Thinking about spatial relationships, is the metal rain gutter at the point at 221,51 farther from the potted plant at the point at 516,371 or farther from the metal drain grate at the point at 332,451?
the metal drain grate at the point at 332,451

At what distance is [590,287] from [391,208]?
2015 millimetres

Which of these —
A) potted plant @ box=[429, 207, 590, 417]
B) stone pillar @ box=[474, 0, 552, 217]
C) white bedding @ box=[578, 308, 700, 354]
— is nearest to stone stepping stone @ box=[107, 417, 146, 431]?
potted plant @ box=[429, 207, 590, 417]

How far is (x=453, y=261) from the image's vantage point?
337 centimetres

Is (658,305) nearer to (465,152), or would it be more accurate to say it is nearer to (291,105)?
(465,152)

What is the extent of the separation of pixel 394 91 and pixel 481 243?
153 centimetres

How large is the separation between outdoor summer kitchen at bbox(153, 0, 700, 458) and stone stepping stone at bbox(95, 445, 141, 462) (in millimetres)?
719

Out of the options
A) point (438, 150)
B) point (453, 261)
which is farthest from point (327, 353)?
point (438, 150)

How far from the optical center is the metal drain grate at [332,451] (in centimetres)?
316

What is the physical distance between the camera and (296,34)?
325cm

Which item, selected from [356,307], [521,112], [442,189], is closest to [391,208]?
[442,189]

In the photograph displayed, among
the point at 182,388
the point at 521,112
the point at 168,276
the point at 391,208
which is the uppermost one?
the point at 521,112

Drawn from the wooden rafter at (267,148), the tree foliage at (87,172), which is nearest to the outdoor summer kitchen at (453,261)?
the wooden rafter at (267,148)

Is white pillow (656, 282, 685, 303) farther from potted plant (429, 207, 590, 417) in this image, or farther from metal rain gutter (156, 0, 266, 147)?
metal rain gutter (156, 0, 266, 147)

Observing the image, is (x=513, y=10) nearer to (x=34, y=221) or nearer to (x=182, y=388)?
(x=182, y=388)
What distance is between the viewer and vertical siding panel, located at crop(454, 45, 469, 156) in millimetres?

WHAT IS EXPECTED
Rewrite every line of the records above as a JSON list of strings, one string per line, with blank lines left out.

ANSWER TO THIS EXERCISE
[
  "Thinking about spatial relationships, is the metal rain gutter at the point at 221,51 farther from the potted plant at the point at 516,371 or farther from the metal drain grate at the point at 332,451?",
  "the metal drain grate at the point at 332,451",
  "At what distance is [590,287] from [391,208]?",
  "2015 millimetres",
  "Which of these —",
  "A) potted plant @ box=[429, 207, 590, 417]",
  "B) stone pillar @ box=[474, 0, 552, 217]",
  "C) white bedding @ box=[578, 308, 700, 354]",
  "— is nearest to stone stepping stone @ box=[107, 417, 146, 431]?",
  "potted plant @ box=[429, 207, 590, 417]",
  "How far is (x=453, y=261) from the image's vantage point?",
  "337 centimetres",
  "Is (658,305) nearer to (465,152), or would it be more accurate to say it is nearer to (291,105)?",
  "(465,152)",
  "What is the extent of the separation of pixel 394 91 and pixel 481 243?",
  "153 centimetres",
  "How large is the separation between outdoor summer kitchen at bbox(153, 0, 700, 458) and stone stepping stone at bbox(95, 445, 141, 462) (in millimetres)?",
  "719",
  "Out of the options",
  "A) point (438, 150)",
  "B) point (453, 261)",
  "which is farthest from point (327, 353)?",
  "point (438, 150)",
  "How far from the optical center is the metal drain grate at [332,451] (in centimetres)?",
  "316",
  "What is the physical distance between the camera and (296,34)?",
  "325cm",
  "Which item, selected from [356,307], [521,112], [442,189], is closest to [391,208]?",
  "[442,189]",
  "In the photograph displayed, among",
  "the point at 182,388",
  "the point at 521,112",
  "the point at 168,276",
  "the point at 391,208",
  "which is the uppermost one?",
  "the point at 521,112",
  "Drawn from the wooden rafter at (267,148), the tree foliage at (87,172), which is nearest to the outdoor summer kitchen at (453,261)?",
  "the wooden rafter at (267,148)",
  "Is white pillow (656, 282, 685, 303) farther from potted plant (429, 207, 590, 417) in this image, or farther from metal rain gutter (156, 0, 266, 147)?",
  "metal rain gutter (156, 0, 266, 147)",
  "Observing the image, is (x=513, y=10) nearer to (x=34, y=221) or nearer to (x=182, y=388)?",
  "(x=182, y=388)",
  "What distance is between the viewer and vertical siding panel, located at crop(454, 45, 469, 156) in millimetres?"
]